In fact in JavaScript there is no built in guarantee that maps will stay sorted (see also https://stackoverflow.com/a/5467142/817385).
The client would need to implement some logic to restore the sort order, which can become especially painful when server and client are using different collations for sorting.
Example
// server sent response sorted with german collation
var map = {
'รค':{'first':'first'},
'z':{'second':'second'}
}
// but we sort the keys with the default unicode collation algorigthm
Object.keys(map).sort().forEach(function(key){console.log(map[key])})
// Object {second: "second"}
// Object {first: "first"}
A bit late to the party, but for whoever stumbles upon this with similar struggles...
I would definitely agree that consistency is very important and would generally say that an array is the most appropriate way to represent a list.
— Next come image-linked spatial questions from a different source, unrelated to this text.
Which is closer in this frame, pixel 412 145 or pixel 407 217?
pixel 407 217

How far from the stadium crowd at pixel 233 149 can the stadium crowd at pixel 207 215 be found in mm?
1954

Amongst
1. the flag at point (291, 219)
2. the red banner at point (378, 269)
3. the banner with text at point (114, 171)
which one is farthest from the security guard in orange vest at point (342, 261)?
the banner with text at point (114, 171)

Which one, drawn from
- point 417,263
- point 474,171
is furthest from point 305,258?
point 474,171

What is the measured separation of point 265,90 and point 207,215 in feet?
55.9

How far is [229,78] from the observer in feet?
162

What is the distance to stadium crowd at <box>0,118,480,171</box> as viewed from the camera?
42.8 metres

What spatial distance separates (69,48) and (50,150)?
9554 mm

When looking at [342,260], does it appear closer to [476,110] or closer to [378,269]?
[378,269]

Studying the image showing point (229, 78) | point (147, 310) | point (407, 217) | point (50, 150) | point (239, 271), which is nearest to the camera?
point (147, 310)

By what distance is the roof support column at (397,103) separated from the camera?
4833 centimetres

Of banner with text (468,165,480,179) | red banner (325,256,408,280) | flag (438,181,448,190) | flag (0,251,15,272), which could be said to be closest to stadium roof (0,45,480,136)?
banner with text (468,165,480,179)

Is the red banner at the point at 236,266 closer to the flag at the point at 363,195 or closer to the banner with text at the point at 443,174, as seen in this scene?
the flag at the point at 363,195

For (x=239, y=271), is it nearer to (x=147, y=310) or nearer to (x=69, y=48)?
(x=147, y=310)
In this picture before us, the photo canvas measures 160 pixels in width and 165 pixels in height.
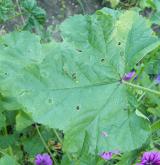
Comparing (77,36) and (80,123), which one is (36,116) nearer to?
(80,123)

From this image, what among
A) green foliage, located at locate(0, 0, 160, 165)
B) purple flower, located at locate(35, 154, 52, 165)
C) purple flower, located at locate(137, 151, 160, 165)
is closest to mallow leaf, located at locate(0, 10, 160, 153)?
green foliage, located at locate(0, 0, 160, 165)

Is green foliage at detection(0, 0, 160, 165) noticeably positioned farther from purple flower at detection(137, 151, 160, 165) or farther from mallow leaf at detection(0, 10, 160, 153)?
purple flower at detection(137, 151, 160, 165)

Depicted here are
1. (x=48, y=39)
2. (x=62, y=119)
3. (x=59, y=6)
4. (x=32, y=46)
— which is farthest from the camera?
(x=59, y=6)

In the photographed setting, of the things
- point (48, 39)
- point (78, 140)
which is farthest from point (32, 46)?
point (48, 39)

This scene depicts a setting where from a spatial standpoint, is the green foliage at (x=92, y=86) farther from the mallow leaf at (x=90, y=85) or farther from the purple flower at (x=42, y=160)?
Answer: the purple flower at (x=42, y=160)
Also APIs should be designed to be useful in general, preferably without optimizing for a specific use-case. Sure, it could make implementing the use-case you're facing today a bit easier but it will probably make you want to hit yourself when you're implementing a different one tomorrow. All that being said, of course for quite some applications the map-formed response would just be easier (and possibly faster) to work with.
Consider:
GET /properties
[
{ "name": "{PROPERTY_NAME}", "value": "{PROPERTY_VALUE}", "description": "{PROPERTY_DESCRIPTION}" },
...
]
and
GET /properties/*
{
"{PROPERTY_NAME}": { "value": "{PROPERTY_VALUE}", "description": "{PROPERTY_DESCRIPTION}" },
...
}
So / gives you a list whereas /* gives you a map. You might read the * in /* as a wildcard for the identifier, so you're actually requesting the entities rather than the collection. The keys in the response map are simply the expansions of that wildcard.
This way you can maintain consistency across your API while the client can still enjoy the map-format response when preferred. Also you could probably implement both options with very little extra code on your server side.